Git development
 help / color / mirror / Atom feed
From: Taylor Blau <me@ttaylorr.com>
To: Jeff King <peff@peff.net>
Cc: git@vger.kernel.org, Junio C Hamano <gitster@pobox.com>,
	Elijah Newren <newren@gmail.com>,
	Derrick Stolee <stolee@gmail.com>
Subject: Re: [PATCH 6/8] pack-bitmap: sort bitmaps before XORing
Date: Wed, 27 May 2026 12:56:00 -0400	[thread overview]
Message-ID: <ahciIDuESxNa9Fzn@nand.local> (raw)
In-Reply-To: <20260527100406.GG981444@coredump.intra.peff.net>

On Wed, May 27, 2026 at 06:04:06AM -0400, Jeff King wrote:
> On Tue, May 19, 2026 at 12:12:50PM -0400, Taylor Blau wrote:
>
> > Reachability bitmaps may be stored as XORs against nearby bitmaps, up to
> > 10 away.
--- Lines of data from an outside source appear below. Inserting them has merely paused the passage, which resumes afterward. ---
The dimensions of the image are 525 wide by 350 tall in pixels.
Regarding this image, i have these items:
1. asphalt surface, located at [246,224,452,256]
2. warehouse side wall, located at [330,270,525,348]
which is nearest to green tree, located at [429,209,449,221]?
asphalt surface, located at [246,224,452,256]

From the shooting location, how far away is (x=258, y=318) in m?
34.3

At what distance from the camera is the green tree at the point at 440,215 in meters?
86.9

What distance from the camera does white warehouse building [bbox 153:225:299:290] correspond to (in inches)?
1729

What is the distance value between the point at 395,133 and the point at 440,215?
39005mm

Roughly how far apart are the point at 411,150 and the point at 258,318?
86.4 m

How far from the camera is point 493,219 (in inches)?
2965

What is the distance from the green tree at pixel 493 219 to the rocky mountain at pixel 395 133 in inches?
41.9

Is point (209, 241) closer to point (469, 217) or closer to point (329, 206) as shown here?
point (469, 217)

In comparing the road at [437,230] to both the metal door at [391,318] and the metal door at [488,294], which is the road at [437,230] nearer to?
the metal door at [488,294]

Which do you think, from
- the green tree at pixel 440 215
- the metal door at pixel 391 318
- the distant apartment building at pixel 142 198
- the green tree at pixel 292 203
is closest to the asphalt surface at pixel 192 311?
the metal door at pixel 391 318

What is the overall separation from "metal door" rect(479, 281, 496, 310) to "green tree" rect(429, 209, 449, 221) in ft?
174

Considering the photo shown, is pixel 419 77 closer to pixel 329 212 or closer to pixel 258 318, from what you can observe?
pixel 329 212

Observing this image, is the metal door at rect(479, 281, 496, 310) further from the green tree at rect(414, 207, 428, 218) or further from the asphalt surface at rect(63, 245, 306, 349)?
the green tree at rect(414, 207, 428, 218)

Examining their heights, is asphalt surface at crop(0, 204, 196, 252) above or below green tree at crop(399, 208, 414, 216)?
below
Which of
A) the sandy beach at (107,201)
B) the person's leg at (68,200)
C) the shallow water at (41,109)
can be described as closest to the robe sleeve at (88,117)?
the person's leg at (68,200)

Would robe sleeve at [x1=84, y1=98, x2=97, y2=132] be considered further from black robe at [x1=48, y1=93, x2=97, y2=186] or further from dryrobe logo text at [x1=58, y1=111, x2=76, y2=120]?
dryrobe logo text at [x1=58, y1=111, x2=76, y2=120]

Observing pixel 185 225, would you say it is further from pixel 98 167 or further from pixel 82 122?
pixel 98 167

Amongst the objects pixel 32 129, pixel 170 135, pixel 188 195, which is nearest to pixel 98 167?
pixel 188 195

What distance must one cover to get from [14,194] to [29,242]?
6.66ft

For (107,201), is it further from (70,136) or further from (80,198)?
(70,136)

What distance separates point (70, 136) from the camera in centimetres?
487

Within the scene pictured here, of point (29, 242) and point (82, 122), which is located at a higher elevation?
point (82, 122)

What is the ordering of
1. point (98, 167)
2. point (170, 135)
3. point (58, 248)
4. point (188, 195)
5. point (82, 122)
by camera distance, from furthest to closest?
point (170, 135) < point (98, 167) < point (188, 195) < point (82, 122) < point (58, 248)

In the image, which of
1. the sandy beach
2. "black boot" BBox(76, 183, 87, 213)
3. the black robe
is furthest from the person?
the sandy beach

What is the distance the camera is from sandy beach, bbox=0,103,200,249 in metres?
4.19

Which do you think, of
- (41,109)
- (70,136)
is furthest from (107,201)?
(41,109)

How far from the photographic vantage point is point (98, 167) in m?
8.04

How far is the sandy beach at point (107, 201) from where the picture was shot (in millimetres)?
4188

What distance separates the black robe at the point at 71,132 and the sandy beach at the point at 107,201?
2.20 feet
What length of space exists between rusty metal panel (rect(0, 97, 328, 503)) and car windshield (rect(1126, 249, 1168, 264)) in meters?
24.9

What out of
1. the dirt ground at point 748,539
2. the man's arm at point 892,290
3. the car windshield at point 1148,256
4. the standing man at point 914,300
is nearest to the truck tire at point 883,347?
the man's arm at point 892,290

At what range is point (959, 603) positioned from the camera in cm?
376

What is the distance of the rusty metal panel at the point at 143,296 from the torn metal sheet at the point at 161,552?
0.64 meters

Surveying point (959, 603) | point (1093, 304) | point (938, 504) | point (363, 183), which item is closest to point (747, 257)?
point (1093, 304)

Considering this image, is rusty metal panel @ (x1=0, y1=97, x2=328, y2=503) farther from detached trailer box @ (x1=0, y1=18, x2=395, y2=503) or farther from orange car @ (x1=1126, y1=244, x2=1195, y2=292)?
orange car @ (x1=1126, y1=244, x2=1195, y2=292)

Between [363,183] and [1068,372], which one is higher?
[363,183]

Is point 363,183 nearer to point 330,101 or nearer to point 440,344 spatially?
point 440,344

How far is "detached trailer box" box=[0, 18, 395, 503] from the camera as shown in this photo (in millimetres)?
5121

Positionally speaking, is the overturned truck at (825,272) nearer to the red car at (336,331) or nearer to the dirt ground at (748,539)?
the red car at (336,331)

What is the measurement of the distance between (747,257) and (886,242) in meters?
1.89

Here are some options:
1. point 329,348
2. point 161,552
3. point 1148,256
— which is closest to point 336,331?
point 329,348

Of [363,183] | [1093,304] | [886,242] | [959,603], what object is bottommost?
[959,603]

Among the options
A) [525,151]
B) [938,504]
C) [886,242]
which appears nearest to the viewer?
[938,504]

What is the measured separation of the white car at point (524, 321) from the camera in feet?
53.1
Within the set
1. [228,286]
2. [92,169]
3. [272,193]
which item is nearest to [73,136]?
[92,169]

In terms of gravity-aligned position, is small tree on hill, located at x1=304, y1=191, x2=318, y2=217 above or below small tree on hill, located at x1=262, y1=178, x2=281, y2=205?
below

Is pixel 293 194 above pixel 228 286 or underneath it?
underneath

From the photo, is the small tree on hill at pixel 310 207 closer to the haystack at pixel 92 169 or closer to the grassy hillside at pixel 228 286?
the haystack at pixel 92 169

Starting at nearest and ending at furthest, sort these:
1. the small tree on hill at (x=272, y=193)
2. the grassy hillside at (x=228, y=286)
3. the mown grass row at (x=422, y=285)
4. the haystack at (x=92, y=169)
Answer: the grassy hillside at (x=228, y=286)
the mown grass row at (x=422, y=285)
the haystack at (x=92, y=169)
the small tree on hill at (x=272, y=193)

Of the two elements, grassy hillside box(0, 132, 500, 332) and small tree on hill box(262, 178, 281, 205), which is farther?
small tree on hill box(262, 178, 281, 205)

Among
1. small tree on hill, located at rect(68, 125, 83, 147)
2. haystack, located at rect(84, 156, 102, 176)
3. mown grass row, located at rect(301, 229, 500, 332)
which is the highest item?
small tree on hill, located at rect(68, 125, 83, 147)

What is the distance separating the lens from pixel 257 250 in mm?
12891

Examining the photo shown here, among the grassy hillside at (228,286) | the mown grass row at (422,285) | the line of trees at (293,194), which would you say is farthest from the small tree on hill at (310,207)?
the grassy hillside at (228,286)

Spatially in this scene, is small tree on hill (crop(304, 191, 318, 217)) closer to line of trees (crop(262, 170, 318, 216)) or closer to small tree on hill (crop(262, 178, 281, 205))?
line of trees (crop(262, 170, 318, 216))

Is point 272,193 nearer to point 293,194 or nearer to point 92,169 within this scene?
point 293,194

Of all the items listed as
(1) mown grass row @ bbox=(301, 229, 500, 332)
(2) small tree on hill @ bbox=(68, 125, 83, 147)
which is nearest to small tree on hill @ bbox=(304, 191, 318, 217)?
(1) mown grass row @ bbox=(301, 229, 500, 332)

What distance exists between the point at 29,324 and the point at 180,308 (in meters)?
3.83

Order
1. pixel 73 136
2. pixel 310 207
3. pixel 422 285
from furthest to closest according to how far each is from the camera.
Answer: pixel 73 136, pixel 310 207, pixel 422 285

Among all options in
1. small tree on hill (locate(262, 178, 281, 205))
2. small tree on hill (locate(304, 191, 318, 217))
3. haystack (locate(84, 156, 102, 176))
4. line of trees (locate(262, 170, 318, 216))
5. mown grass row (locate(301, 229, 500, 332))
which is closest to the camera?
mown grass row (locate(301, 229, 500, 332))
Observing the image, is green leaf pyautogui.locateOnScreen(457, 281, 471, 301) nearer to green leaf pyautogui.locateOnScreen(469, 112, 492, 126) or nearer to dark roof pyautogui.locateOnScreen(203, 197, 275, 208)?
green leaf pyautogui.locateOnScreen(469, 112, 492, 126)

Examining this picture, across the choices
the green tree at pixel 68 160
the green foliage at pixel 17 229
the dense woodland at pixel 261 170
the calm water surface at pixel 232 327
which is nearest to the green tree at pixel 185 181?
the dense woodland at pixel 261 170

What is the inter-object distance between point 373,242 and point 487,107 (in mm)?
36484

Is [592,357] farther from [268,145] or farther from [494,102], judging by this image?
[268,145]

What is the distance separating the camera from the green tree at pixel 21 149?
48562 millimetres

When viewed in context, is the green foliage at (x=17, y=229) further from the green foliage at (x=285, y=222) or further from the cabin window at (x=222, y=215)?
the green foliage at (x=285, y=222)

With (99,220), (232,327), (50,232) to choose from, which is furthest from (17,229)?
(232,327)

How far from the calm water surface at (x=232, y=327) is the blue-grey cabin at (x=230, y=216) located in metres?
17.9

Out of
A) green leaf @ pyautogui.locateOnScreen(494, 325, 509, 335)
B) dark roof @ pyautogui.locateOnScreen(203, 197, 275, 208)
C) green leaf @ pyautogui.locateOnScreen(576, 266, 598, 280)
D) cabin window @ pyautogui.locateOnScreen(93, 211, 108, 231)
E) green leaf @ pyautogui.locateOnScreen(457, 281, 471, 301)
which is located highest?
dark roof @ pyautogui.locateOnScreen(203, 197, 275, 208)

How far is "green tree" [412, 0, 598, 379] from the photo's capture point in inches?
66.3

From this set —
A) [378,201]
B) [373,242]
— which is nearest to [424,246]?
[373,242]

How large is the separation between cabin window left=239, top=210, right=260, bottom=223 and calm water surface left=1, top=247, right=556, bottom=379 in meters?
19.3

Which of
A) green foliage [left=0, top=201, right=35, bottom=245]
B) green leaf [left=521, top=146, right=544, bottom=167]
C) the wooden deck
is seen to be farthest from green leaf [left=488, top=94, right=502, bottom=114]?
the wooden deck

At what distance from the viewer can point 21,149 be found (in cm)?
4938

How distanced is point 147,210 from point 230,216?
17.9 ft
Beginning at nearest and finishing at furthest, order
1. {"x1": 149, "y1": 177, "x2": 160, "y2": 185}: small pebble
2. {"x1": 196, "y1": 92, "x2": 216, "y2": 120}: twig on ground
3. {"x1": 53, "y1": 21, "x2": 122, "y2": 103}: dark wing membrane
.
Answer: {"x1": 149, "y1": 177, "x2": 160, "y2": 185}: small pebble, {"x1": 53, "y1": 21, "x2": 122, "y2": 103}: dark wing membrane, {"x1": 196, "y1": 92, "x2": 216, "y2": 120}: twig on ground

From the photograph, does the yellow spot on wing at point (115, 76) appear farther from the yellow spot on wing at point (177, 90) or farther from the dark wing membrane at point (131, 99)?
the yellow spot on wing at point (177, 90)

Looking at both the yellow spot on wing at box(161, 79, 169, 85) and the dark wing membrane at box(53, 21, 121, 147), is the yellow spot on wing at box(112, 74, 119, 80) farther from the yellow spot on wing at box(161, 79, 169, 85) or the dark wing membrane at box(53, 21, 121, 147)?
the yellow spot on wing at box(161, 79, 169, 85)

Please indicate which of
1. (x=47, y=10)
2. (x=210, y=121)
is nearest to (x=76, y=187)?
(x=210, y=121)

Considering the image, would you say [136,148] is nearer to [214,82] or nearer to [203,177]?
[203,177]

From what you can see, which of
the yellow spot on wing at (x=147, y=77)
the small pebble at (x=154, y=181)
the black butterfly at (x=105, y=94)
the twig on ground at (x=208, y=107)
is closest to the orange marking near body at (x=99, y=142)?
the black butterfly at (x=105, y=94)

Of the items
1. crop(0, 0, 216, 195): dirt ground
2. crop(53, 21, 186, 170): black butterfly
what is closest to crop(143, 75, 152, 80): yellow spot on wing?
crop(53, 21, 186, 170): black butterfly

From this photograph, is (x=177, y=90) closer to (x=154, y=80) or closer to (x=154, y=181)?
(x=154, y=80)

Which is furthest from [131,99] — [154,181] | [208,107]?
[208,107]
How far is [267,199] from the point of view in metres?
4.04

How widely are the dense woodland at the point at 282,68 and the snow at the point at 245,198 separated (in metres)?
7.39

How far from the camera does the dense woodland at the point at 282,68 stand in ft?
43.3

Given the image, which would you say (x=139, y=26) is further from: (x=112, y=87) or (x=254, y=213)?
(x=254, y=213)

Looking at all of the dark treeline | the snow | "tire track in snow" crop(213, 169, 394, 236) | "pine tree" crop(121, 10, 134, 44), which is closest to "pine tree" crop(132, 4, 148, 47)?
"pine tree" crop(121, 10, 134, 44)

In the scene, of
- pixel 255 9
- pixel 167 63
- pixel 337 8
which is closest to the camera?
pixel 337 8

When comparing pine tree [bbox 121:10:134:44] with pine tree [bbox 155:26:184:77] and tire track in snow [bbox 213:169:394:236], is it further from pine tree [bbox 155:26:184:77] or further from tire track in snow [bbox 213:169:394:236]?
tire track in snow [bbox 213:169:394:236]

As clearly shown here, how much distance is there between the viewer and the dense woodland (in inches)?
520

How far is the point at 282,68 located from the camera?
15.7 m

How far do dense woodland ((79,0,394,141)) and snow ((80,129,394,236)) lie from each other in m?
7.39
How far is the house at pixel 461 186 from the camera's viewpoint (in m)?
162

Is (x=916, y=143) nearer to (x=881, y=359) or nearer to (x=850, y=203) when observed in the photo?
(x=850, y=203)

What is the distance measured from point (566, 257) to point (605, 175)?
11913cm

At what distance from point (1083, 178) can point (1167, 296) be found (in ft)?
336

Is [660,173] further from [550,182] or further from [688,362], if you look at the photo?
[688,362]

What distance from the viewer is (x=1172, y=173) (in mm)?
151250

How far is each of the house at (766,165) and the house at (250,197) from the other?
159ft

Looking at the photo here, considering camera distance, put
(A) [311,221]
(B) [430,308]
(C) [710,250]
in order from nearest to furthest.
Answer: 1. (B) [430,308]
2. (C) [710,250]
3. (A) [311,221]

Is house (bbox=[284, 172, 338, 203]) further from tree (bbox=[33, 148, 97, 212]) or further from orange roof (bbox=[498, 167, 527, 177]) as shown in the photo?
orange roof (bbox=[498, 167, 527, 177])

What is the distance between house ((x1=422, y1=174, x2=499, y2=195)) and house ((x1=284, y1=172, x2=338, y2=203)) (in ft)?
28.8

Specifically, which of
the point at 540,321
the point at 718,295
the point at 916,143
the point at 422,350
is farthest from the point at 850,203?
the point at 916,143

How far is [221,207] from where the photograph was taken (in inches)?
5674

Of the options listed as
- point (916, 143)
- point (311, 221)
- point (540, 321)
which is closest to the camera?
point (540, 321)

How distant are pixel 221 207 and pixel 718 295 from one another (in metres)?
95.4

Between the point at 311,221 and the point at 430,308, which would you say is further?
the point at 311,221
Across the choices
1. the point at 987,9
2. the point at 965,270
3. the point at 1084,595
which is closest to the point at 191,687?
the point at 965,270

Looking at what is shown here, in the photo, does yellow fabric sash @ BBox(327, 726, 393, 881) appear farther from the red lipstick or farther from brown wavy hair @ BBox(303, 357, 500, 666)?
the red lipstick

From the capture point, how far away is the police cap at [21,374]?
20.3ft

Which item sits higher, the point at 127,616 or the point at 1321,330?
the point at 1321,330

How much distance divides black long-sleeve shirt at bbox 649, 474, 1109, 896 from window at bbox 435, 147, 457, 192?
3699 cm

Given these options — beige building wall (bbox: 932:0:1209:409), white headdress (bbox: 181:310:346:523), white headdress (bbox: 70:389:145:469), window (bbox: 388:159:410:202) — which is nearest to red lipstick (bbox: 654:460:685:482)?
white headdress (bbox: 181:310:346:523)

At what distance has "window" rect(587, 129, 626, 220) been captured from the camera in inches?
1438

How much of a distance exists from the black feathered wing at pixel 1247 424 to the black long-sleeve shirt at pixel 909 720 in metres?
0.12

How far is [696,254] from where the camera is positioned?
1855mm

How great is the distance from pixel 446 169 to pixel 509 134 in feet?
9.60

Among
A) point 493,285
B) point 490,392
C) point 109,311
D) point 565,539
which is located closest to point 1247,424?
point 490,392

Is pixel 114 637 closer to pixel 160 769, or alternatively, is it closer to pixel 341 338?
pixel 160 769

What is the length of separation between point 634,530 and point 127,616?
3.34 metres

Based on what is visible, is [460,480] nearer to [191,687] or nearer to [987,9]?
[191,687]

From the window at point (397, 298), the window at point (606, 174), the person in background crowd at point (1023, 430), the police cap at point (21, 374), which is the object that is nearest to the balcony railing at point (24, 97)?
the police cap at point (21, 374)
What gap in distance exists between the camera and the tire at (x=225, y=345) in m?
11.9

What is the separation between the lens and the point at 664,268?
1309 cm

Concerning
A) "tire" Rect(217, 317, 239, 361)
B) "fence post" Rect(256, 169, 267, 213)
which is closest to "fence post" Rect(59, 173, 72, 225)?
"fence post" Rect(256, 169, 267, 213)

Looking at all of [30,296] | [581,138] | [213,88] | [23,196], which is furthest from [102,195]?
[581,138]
However, when callers provide selected commits in an arbitrary
> > order, the writer may miss good ancestor/descendant pairs and produce
> > much larger bitmap files without changing query coverage.
> >
> > Sort the selected bitmaps in date order (from oldest to newest) before
> > computing XOR offsets, leaving pseudo-merge bitmaps alone (which we will
> > deal with separately in following commits).
>
> That order certainly makes the most sense. I'd have thought we ended up
> there incidentally because of the order in which we consider the
> commits, but perhaps not. I wonder if this got much worse when we
> re-wrote the bitmap generation code a few years ago.
>
> That was in v2.31.0, I think. Repacking linux.git with bitmaps, though,
> I couldn't find any difference in size between v2.30 and v2.31. They're
> both ~67M. But that also didn't shrink with this patch, either.
>
> If you have some spare CPU cycles to burn, I would be interested in a
> comparison of the bitmap size of your test repo using v2.30.0, v2.31.1,
> and this patch.

I started running this experiment, but I don't think I actually have
enough CPU cycles to let it finish ;-). Pre-v2.31 bitmap generation is
*really* slow[^1], and after multiple hours (forcing the same selection
of bitmaps by back-porting and adjusting 'test-tool bitmap') I couldn't
seem to make any meaningful progress.

I'm sure that you could get some plausible numbers out of benchmarking
this on a smaller repository. In case you're interested, here's the
patch I wrote on top of v2.30.0:

--- 8< ---
diff --git a/Makefile b/Makefile
index 7b64106930a..9ce9f2b483c 100644
--- a/Makefile
+++ b/Makefile
@@ -690,6 +690,7 @@ X =
 PROGRAMS += $(patsubst %.o,git-%$X,$(PROGRAM_OBJS))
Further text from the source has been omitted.